Mr Major told him: "What you cannot stomach is that the British economy is in better shape than any Labour government has ever been able to put it." The Prime Minister said the rise in inflation from 2.1 per cent to 2.7 per cent was "a statistical aberration". But Mr Blair dismissed this as "ridiculous"
The rise in inflation reinforces a pre-Budget poster campaign by Labour attacking 22 tax increases since the 1992 general election. It is being backed up with a party political broadcast, modelled on a horror film.
Calling for urgent action to tackle the lack of investment which was the underlying cause of price rises, Mr Brown said: "Two weeks ago, we had an interest rates rise. At the beginning of this week, mortgages started to rise again. Now we have the largest rise in inflation for six years.
"Within only two months of the Prime Minister declaring an economic miracle, the cracks are already appearing, exposing the underlying economic weakness of the Tory economic record.
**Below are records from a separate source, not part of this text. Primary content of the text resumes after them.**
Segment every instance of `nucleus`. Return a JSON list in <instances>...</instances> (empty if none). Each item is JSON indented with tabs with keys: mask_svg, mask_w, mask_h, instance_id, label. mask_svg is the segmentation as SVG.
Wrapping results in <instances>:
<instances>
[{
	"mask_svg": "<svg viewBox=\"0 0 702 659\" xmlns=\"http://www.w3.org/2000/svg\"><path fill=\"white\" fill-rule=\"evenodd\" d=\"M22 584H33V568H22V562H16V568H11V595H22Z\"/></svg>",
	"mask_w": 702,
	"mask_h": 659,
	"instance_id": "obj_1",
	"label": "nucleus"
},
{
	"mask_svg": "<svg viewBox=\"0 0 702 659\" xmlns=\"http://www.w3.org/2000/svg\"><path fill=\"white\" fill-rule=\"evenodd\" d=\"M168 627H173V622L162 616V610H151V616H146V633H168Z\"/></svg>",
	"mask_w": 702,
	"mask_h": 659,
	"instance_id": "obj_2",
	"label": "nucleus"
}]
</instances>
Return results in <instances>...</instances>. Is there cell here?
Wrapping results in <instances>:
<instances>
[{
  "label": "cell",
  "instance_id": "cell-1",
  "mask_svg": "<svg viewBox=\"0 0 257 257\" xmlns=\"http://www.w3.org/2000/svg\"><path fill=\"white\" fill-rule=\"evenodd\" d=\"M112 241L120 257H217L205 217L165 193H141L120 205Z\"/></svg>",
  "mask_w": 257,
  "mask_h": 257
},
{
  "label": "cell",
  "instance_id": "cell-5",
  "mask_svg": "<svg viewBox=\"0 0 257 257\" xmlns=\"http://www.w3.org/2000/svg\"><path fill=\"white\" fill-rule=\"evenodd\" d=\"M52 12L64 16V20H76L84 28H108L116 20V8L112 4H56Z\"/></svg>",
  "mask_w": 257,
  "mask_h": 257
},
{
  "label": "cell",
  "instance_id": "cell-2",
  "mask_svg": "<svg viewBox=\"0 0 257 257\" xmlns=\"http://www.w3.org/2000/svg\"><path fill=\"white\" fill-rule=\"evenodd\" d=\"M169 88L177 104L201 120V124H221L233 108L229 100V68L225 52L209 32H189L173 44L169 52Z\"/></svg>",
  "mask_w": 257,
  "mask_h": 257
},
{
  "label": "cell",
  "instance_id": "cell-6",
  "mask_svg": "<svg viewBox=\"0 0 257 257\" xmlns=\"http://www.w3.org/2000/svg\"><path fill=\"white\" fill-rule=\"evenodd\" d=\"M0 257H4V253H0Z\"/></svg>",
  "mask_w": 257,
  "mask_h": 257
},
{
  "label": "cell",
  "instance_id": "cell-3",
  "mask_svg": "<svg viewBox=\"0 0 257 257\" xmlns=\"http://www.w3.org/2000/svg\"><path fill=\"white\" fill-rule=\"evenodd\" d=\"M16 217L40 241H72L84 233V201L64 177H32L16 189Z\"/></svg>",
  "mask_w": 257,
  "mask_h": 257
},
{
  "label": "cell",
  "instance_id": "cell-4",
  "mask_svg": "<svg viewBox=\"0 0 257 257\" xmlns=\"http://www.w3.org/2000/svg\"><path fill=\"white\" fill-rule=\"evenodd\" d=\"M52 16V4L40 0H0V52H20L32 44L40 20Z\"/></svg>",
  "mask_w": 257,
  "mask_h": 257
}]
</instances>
It makes a mockery of the Prime Minister's claim to have conquered inflation."
Mr Brown said the interest rates rise two weeks ago was "necessary and inevitable", and it was now important to take action to deal with inflation. "We are demanding that we have a prudent and sensible Budget."
Committing Labour to reverse any move to abolish capital gains tax, Mr Brown said it would open the door to tax avoidance which would cost more than pounds 3.5bn, estimated by the Treasury.
Ministers privately welcomed the upturn in the economy, in spite of the inflation, but feared the Chancellor will be forced to raise interest rates again, flattening the lift it is giving the Tories in the opinion polls.
Welcoming this week's 40,800 fall in the jobless figures, the Prime Minister told the House: "Unemployment here is falling in a way that cannot be seen anywhere else in the continent of Europe.
"I don't think that is unrelated to the fact that we have avoided the burdens on business that so many of our partners have accepted and that would have been accepted by Labour."
Mr Blair countered: "Today's inflation rise, together with the sharp rise in long-term interest rates, should set the warning lights flashing." And he asked the Prime Minister: "How do you square it with your promise, made just a few months ago, that you would meet your inflation target by the end of this year?"
Mr Major retorted: "I know the retail price figures are complex to understand, but I think you have failed to understand the impact of the figures."